The High Commissioner is responsible for locating the suspect’s family back home in Kenya to attend to the suspect’s request.

“We do not know under what circumstances the confession was made because no one from the family neither our office was present at court,” said the high commissioner.

It was reported in the local media that Orina made an unannounced appearance in the Grootfontein Magistrates’ Court last week Monday.

It is reported that the suspect appeared before Magistrate Leopold Hangalo, where he made his plea. It is further reported that Orina had said that the killing of his wife was accidental rather than planned and intentional.

He apparently admitted that he had killed his wife at Grootfontein State Hospital nurses’ home where they lived, and that he had cut the body into several parts and disposed of them between September 13 and 17.

The suspect apparently pleaded guilty to three charges – of murder, defeating the cause of justice and violating a dead human body.

Spokesperson of the Namibian police, Chief Inspector Angula Amulungu, confirmed the rescheduled appearance of Orina.

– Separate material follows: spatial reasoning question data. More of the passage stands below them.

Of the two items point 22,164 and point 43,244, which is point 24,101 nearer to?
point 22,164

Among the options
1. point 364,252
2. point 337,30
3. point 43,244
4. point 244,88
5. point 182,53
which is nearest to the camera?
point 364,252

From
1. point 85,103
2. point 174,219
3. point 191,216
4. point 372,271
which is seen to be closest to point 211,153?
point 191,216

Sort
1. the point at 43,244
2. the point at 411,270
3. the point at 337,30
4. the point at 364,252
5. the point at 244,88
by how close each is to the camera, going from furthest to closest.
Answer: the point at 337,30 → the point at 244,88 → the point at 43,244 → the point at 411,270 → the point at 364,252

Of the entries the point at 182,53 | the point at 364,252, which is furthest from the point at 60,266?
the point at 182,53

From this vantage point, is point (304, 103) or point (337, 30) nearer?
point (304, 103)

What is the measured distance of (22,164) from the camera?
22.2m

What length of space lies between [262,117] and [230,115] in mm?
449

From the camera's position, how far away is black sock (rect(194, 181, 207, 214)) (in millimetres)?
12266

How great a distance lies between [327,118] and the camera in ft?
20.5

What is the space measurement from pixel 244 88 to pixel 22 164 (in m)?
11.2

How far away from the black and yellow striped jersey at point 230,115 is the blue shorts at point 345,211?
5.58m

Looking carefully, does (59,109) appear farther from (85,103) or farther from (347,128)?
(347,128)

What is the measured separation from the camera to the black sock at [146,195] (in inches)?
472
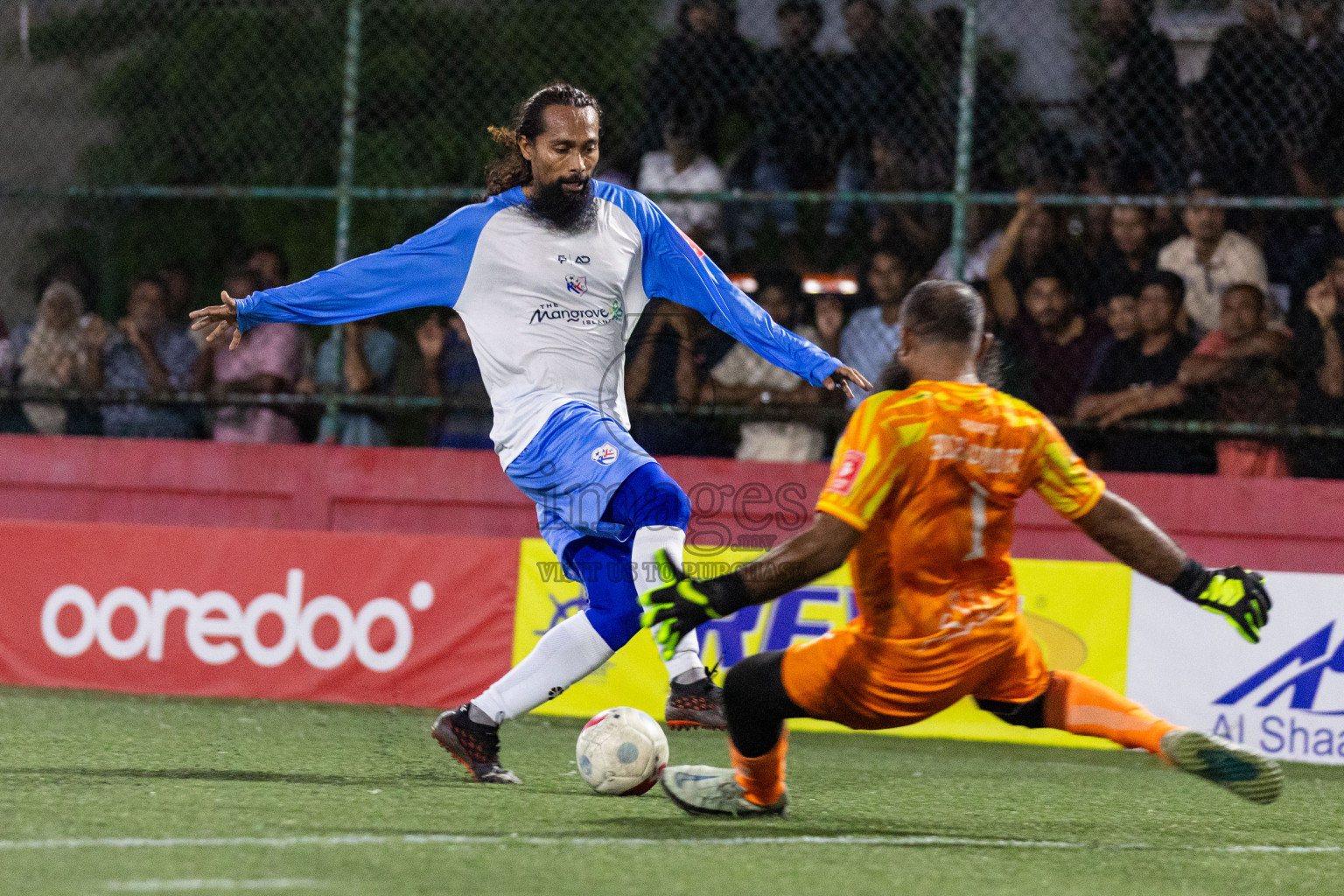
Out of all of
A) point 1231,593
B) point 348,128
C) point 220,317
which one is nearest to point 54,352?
point 348,128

” Yes he appeared, and it’s part and parcel of the investigation – legally it is supposed to be like that. There is nothing wrong with his plea,” said Amulungu.

Meanwhile, New Era was informed that Orina’s wife was supposed to start work this month as a health worker in Namibia.

According to a close source, Orina and his wife were experiencing marital problems for quite a while. Orina had also made a request to the hospital superintendent to send his wife back home but he later reversed his request, claiming that they had resolved their problems. His wife is reported to have been very jealous.

Orina is suspected to be the mastermind behind the disappearance of his wife, as well as the killer of the woman whose remains were found dumped in the Grootfontein area early September.

Dismembered body parts of a woman were found in black plastic bags in Grootfontein in September, and were initially wrongly identified as those of Jacoba Wilma Olivier.

Orina worked at the Grootfontein State Hospital and came into the country through the recruitment exercise of Kenyan nurses between the Namibian and Kenyan governments. He has been in state employment for several months.

Orina and his wife were in and out of the Grootfontein police station with complaints in July. She apparently complained that her husband would at times strangle her at night while she slept, using hand gloves.

She apparently appealed for protection from the police but when she was advised to lay a charge against her husband, she never came back to the station.

A reliable source also revealed that during the arrest of Orina, pieces of theatre equipment that are not supposed to leave the theatre were found in his locker at work.

Orina made his first appearance in the Grootfontein Magistrates’ Court earlier this month.

His case was remanded to February 14 next year, pending further investigations and to allow him to secure legal representation.